According to a press release from Kroger, this pilot project involves Kroger teaming up with Drone Express to deliver packages not simply to a customer’s front door, but to the location of their smartphone. In other words, the idea is that a customer could use their phone to order a drone delivery that would be flown to a park, maybe if supplies were needed for a picnic; or to the backyard, where a cookout might be taking place; or to even somewhere like a beach, if the user needed a product like sunscreen.
Using Kroger.com/DroneDelivery, the grocery chain says customers will be able to place orders and have eligible orders delivered within as little as 15 minutes.
“Kroger’s new drone delivery pilot is part of the evolution of our rapidly growing and innovative e-commerce business — which includes pickup, delivery, and ship and reached more than $10 billion in sales in 2020,” said Kroger’s Jody Kalmbach, group vice president of product experience. “The pilot reinforces the importance of flexibility and immediacy to customers, powered by modern, cost-effective, and efficient last-mile solutions. We’re excited to test drone delivery and gain insights that will inform expansion plans as well as future customer solutions.”

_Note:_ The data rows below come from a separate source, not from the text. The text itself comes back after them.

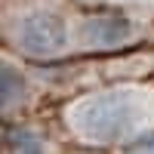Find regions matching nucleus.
Segmentation results:
<instances>
[{
    "instance_id": "3",
    "label": "nucleus",
    "mask_w": 154,
    "mask_h": 154,
    "mask_svg": "<svg viewBox=\"0 0 154 154\" xmlns=\"http://www.w3.org/2000/svg\"><path fill=\"white\" fill-rule=\"evenodd\" d=\"M148 37L142 19L114 9H93L74 16V49L80 53H117Z\"/></svg>"
},
{
    "instance_id": "6",
    "label": "nucleus",
    "mask_w": 154,
    "mask_h": 154,
    "mask_svg": "<svg viewBox=\"0 0 154 154\" xmlns=\"http://www.w3.org/2000/svg\"><path fill=\"white\" fill-rule=\"evenodd\" d=\"M9 145H12V154H49L43 139L34 130H12L9 133Z\"/></svg>"
},
{
    "instance_id": "7",
    "label": "nucleus",
    "mask_w": 154,
    "mask_h": 154,
    "mask_svg": "<svg viewBox=\"0 0 154 154\" xmlns=\"http://www.w3.org/2000/svg\"><path fill=\"white\" fill-rule=\"evenodd\" d=\"M117 154H154V133H145L133 142H126L123 148H117Z\"/></svg>"
},
{
    "instance_id": "4",
    "label": "nucleus",
    "mask_w": 154,
    "mask_h": 154,
    "mask_svg": "<svg viewBox=\"0 0 154 154\" xmlns=\"http://www.w3.org/2000/svg\"><path fill=\"white\" fill-rule=\"evenodd\" d=\"M28 93H31V80L16 62L3 59L0 65V96H3V114H12L19 111L25 102H28Z\"/></svg>"
},
{
    "instance_id": "1",
    "label": "nucleus",
    "mask_w": 154,
    "mask_h": 154,
    "mask_svg": "<svg viewBox=\"0 0 154 154\" xmlns=\"http://www.w3.org/2000/svg\"><path fill=\"white\" fill-rule=\"evenodd\" d=\"M65 126L77 142L93 148H123L154 133V80L114 83L77 96L65 108Z\"/></svg>"
},
{
    "instance_id": "2",
    "label": "nucleus",
    "mask_w": 154,
    "mask_h": 154,
    "mask_svg": "<svg viewBox=\"0 0 154 154\" xmlns=\"http://www.w3.org/2000/svg\"><path fill=\"white\" fill-rule=\"evenodd\" d=\"M3 31L9 46L34 62H56L74 49V19L65 16V9L40 0L12 9L3 22Z\"/></svg>"
},
{
    "instance_id": "5",
    "label": "nucleus",
    "mask_w": 154,
    "mask_h": 154,
    "mask_svg": "<svg viewBox=\"0 0 154 154\" xmlns=\"http://www.w3.org/2000/svg\"><path fill=\"white\" fill-rule=\"evenodd\" d=\"M80 3L99 6V9H114V12H126V16H136V12H154V0H80Z\"/></svg>"
}]
</instances>
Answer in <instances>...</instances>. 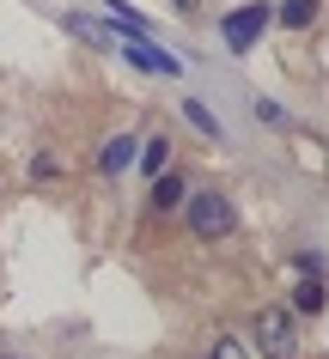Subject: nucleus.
<instances>
[{
  "instance_id": "1",
  "label": "nucleus",
  "mask_w": 329,
  "mask_h": 359,
  "mask_svg": "<svg viewBox=\"0 0 329 359\" xmlns=\"http://www.w3.org/2000/svg\"><path fill=\"white\" fill-rule=\"evenodd\" d=\"M183 226H189L201 244H220V238L238 231V208L220 189H195V195H183Z\"/></svg>"
},
{
  "instance_id": "2",
  "label": "nucleus",
  "mask_w": 329,
  "mask_h": 359,
  "mask_svg": "<svg viewBox=\"0 0 329 359\" xmlns=\"http://www.w3.org/2000/svg\"><path fill=\"white\" fill-rule=\"evenodd\" d=\"M250 347L256 359H299V323L287 304H262L250 323Z\"/></svg>"
},
{
  "instance_id": "3",
  "label": "nucleus",
  "mask_w": 329,
  "mask_h": 359,
  "mask_svg": "<svg viewBox=\"0 0 329 359\" xmlns=\"http://www.w3.org/2000/svg\"><path fill=\"white\" fill-rule=\"evenodd\" d=\"M269 25H274V6H269V0H256V6H238L232 19H226V43L244 55V49H250V43L269 31Z\"/></svg>"
},
{
  "instance_id": "4",
  "label": "nucleus",
  "mask_w": 329,
  "mask_h": 359,
  "mask_svg": "<svg viewBox=\"0 0 329 359\" xmlns=\"http://www.w3.org/2000/svg\"><path fill=\"white\" fill-rule=\"evenodd\" d=\"M122 55L135 61L140 74H165V79H171V74H183V61H177L171 49H153V43H122Z\"/></svg>"
},
{
  "instance_id": "5",
  "label": "nucleus",
  "mask_w": 329,
  "mask_h": 359,
  "mask_svg": "<svg viewBox=\"0 0 329 359\" xmlns=\"http://www.w3.org/2000/svg\"><path fill=\"white\" fill-rule=\"evenodd\" d=\"M61 25H67V37H79L86 49H116V31L98 25L92 13H61Z\"/></svg>"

— City of Centerville (@CentervilleOH) May 3, 2021
It remains to be seen how smoothly this will all work once things are fully up and running, but the fact of the matter is that most major grocery retailers, including giants like Walmart and Amazon, are chomping at the bit to get a service like this off the ground, no pun intended. Amazon is building out its own Prime Air service, for example, which is intended to be an option whereby customers can get packages of up to five pounds delivered in 30 minutes or less using small drones. Amazon says it has multiple Prime Air development centers in the US, the United Kingdom, Austria, France, and Israel, and it’s also testing the drones themselves in “multiple international locations.”